What is being asked:
Copy word for word the line containing "海信空调KFR-26GW/EF20A1(1N23)" together with all lines following it to the end of the listing below, without the pictures.

Collected data:
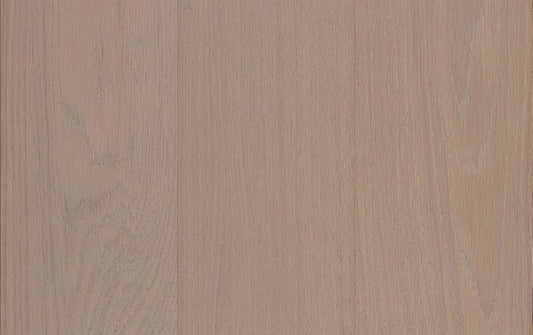American Oak Montvale - Rushmore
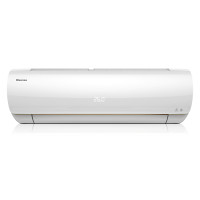 海信空调KFR-26GW/EF20A1(1N23)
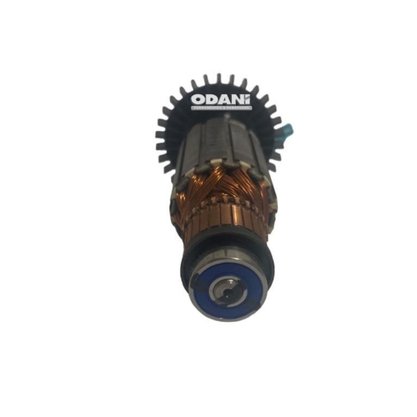 Rotor 127V 518192-6 Makita-Odani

Solution to the exercise:
 海信空调KFR-26GW/EF20A1(1N23)
 Rotor 127V 518192-6 Makita-Odani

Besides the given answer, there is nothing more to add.